I recently have had to deal with a problem. My sister has done a number of things wrong and eventually included me in her list. I avoided a row, considering that she perhaps, was stressed…(money problems mostly) …then she started again and I then sent her a letter that addressed it…now I feel guilty that I did that…others have commented that she deserved it…but I still feel guilty…the reason I feel guilty is because I was right in my initial assessment and others disagreeing with me were also wrong.
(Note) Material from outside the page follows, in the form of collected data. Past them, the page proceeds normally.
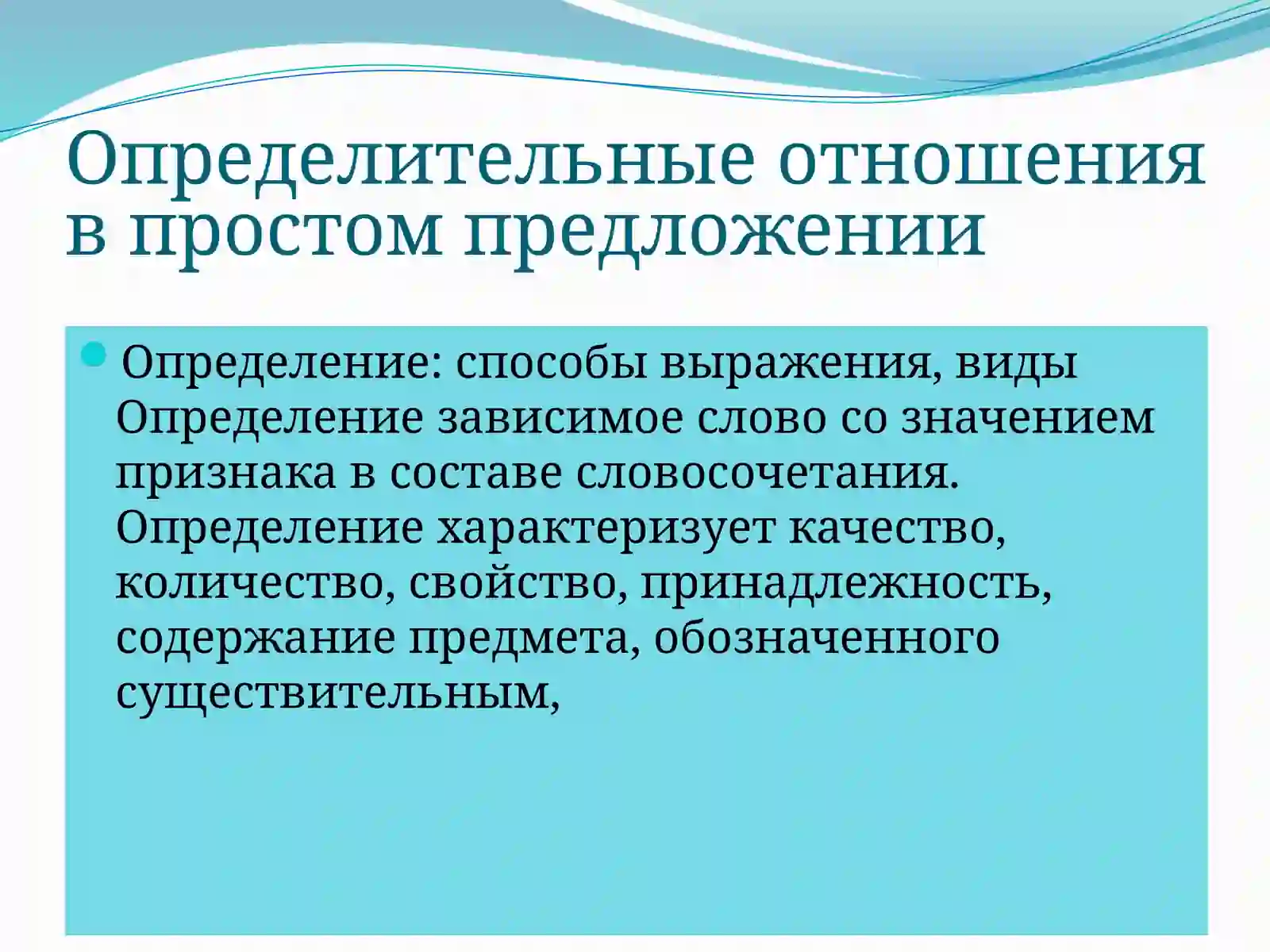 Определительные отношения в простом предложении

Определение: способы выражения, виды Определение зависимое слово со значением признака в составе словосочетания. Определение характеризует качество, количество, свойство, принадлежность, содержание предмета, обозначенного существительным,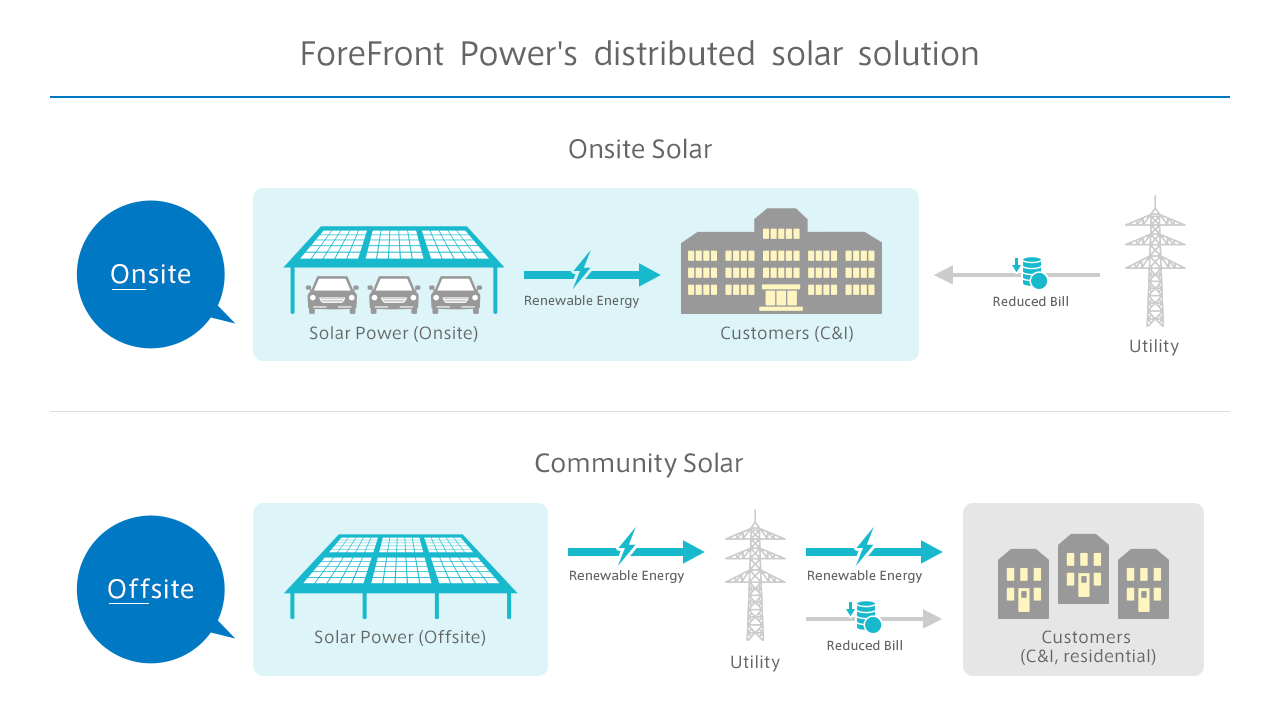 ForeFront Power's distributed solar solution

Onsite Solar

Onsite

Solar Power (Onsite)

Renewable Energy

Customers (C&I)

Reduced Bill

Utility

Community Solar

Offsite

Solar Power (Offsite)

Renewable Energy

Utility

Renewable Energy

Reduced Bill

Customers
(C&I, residential)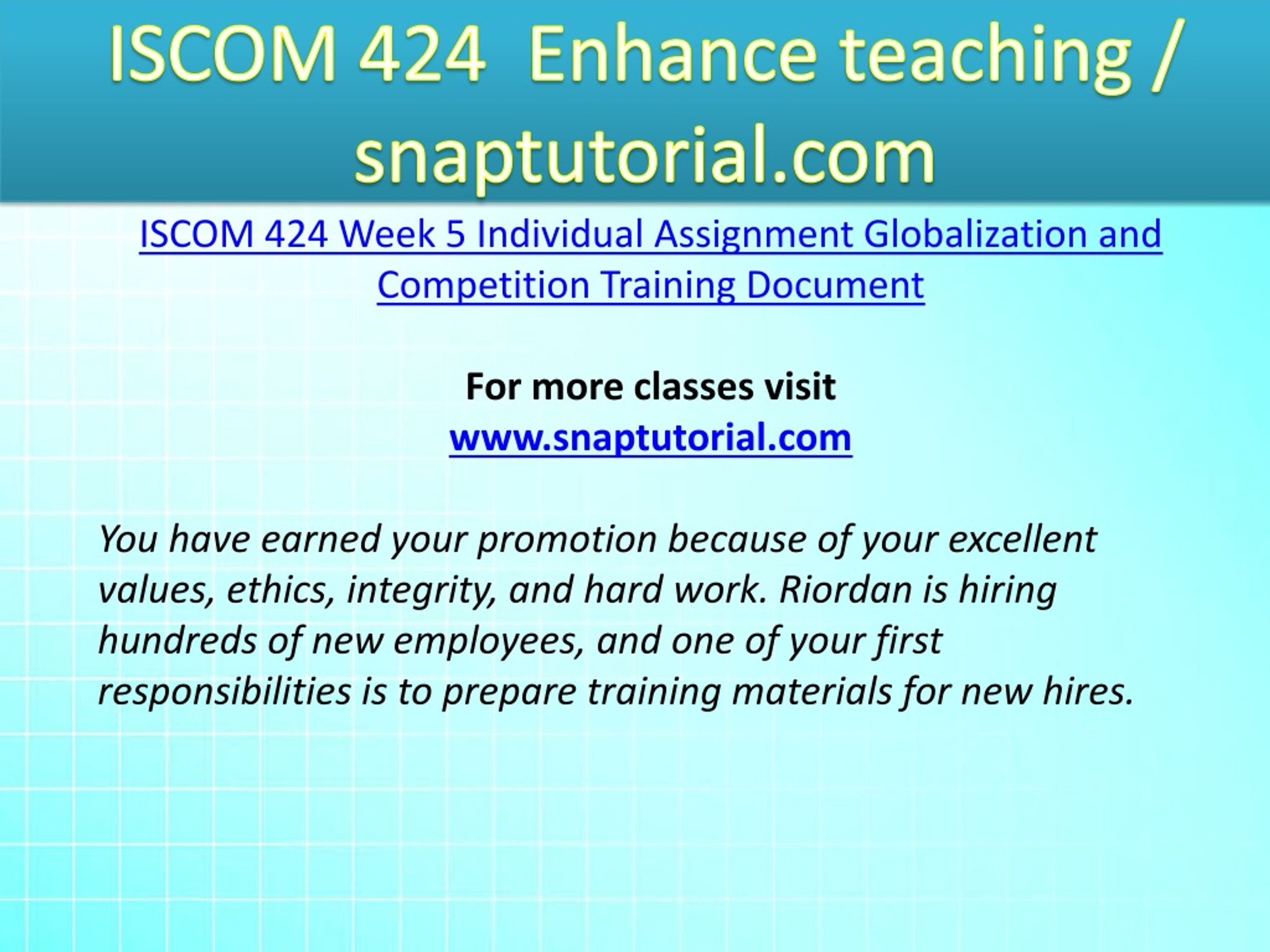 ISCOM 424 Enhance teaching / snaptutorial.com

ISCOM 424 Week 5 Individual Assignment Globalization and Competition Training Document

For more classes visit
www.snaptutorial.com

You have earned your promotion because of your excellent values, ethics, integrity, and hard work. Riordan is hiring hundreds of new employees, and one of your first responsibilities is to prepare training materials for new hires.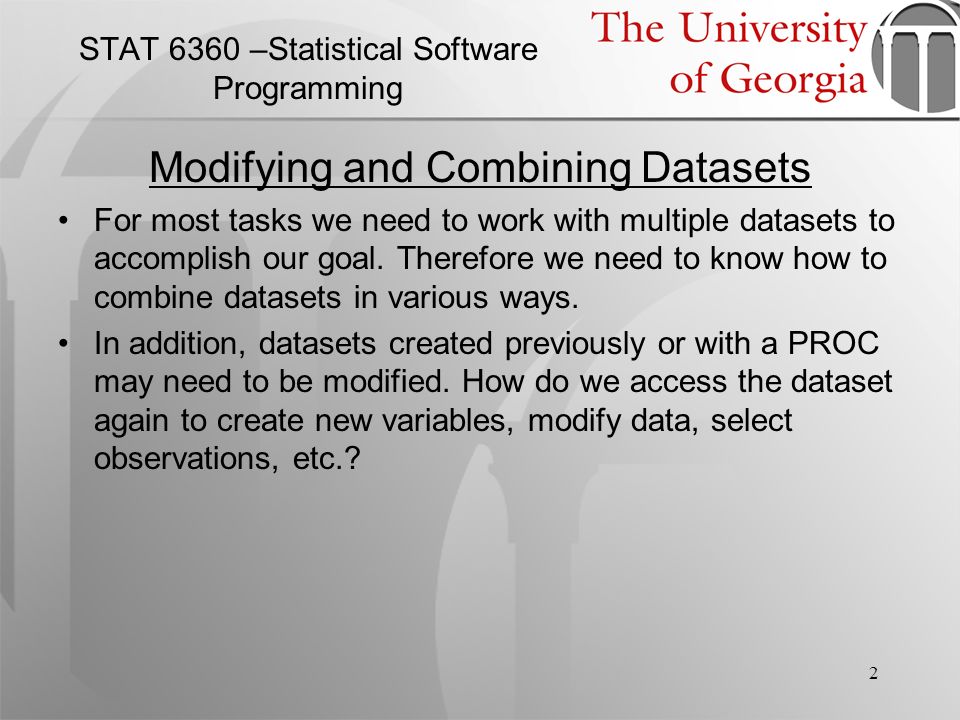 STAT 6360 –Statistical Software Programming

The University of Georgia

Modifying and Combining Datasets

• For most tasks we need to work with multiple datasets to accomplish our goal. Therefore we need to know how to combine datasets in various ways.

• In addition, datasets created previously or with a PROC may need to be modified. How do we access the dataset again to create new variables, modify data, select observations, etc.?

2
Surya Deva, its not a guilt, but a shame. [ul] [li][B]Guilt is a fear, living deep.[/B] We take it as a part of our personalities. Usually we dont clearly understand results of actions, caused it, just “feel” them (its subconscious). [/li][li][B]Shame is a fear, that lies in the higher layer.[/B] Mostly its about particular social sanctions we realize.
[/li][/ul]

Guilt says that “I’ve” done something wrong. Shame says there is something wrong with “me”. We all have both. As toddlers, we develop shame before guilt. Shame is more internalized and it’s how we look at ourselves. It’s embarrassment and low self esteem.
Guilt is more about feeling responsible for what has happened, a wrong doing. This is my understanding from my studies in Social work.

While your emotions can guide you to carry out an action, it is the action that causes more emotions to surface with regards to assuming responsibility. That’s when you feel guilt.

Who knows? I think it is sufficient to say, we all have guilt, shame, fear from time to time. Guilt though, is an easier concept (by certainly not always. Look at Psychotherapist and their work with guilt) to deal with because it can be a catalyst for change. Shame deals with low self image and harder deal with.

Yeah, I take that point on board about the difference between guilt and shame. I was saying something similar myself how guilt is a voice that comes from within and shame stems from fear of social sanctions. However, sometimes it is very difficult to differentiate between the two. I may be feeling something and identify it as “guilt” when really it is shame.